Hacker News new | ask | show | jobs
by dcolkitt 2008 days ago
> After they have gather all the insights they can from Clojure and its ecosystem (which is a worthy endeavor IMO)

Just out of curiosity, what do you mean by this? I've never used Clojure, but have done a fair bit of hacking in other Lisp dialects. Do you (or anyone with an opinion) think there's some insight benefit to Clojure specifically vis-a-vis Racket/Scheme/etc?

2 comments

Production implementations of persistent data structures in an industrial VM plus abstractions for state management, polymorphism, concurrency, the sequence abstraction, etc... It just gives more things for day-to-day programming. While Scheme gives you good foundations, you have to build a lot stuff yourself, it's too primitive (haven't follow Scheme since R5RS). But it's really mostly about the literal data structures and leveraging them anywhere you can to represent information, it's maps everywhere. Data oriented solutions is the common term use in the community. This answer by one the Clojure maintainers sums it up better than me: https://news.ycombinator.com/item?id=25377022

Racket extends Scheme with useful stuff too for everyday programming but Clojure's immutable data structures with its big library of functions for manipulating them in a nice abstract generic way, with the fact that in runs in the JVM gives it a big edge for "real world" programming IMO. You do need strong knowledge of Java and the JVM for critical services.

Almost all your knowledge of Racket and Scheme will transfer and be valuable for Clojure, so you already know most of it and have a big head start if you plan to learn it.

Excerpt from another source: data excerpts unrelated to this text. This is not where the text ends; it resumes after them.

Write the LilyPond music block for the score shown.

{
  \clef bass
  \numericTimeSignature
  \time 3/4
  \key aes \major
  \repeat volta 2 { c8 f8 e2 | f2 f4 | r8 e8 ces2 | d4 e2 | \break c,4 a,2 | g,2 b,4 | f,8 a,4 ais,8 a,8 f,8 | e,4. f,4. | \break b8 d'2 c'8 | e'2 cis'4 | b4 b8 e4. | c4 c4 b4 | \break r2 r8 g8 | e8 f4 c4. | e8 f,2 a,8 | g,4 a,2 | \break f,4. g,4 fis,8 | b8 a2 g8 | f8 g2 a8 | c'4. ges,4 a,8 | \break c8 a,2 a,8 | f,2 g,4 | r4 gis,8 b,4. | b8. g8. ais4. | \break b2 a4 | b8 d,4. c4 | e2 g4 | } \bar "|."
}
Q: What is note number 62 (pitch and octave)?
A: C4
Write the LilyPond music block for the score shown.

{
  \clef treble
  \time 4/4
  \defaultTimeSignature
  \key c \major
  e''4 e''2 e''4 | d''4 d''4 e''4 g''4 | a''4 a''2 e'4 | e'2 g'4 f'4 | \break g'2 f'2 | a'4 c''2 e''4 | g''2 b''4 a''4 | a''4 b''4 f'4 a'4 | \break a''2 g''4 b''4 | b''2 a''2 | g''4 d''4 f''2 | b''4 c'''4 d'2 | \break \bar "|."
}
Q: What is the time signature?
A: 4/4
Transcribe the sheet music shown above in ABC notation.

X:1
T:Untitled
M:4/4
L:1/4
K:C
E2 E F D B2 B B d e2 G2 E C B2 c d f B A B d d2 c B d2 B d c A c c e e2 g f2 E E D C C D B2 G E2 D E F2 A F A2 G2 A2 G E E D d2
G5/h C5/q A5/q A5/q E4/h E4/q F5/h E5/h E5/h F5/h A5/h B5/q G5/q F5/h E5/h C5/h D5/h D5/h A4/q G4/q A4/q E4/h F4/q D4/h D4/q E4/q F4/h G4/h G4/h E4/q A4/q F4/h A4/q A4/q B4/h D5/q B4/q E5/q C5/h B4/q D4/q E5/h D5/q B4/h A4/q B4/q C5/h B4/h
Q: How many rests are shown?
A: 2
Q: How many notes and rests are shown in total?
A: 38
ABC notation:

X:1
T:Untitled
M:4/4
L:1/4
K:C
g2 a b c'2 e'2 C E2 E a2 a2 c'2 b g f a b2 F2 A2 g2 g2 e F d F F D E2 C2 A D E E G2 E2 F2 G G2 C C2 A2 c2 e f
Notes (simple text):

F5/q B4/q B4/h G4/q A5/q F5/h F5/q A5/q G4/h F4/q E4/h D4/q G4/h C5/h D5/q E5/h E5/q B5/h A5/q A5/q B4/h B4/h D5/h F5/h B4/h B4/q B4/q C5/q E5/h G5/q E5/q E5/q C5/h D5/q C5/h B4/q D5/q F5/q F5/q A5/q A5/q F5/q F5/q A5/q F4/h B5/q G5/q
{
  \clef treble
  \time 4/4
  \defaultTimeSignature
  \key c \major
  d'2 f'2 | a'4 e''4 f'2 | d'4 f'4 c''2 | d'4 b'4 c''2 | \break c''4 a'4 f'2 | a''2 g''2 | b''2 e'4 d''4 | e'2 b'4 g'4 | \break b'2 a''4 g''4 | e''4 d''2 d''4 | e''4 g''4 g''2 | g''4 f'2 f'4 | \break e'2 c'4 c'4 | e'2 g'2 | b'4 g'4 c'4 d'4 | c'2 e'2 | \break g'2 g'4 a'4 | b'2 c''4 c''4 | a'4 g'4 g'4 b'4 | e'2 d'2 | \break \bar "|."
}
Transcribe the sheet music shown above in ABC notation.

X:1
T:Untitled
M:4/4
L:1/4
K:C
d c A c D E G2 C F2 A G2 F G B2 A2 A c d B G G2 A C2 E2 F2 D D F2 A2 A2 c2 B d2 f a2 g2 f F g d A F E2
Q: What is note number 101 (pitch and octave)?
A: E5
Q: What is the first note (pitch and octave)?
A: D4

Some of the top reasons for me:

* immutability with persistent data structures

* csp with core.async

* encourages designing a data-driven functional core with an imperative shell

* powerful REPL (better than python / scheme / racket, worse than SBCL)

* multi-platform (backend / browser / mobile through react native)

* easy and comprehensive testing because of several factors: functional nature, dynamic binding of vars, generative testing, etc.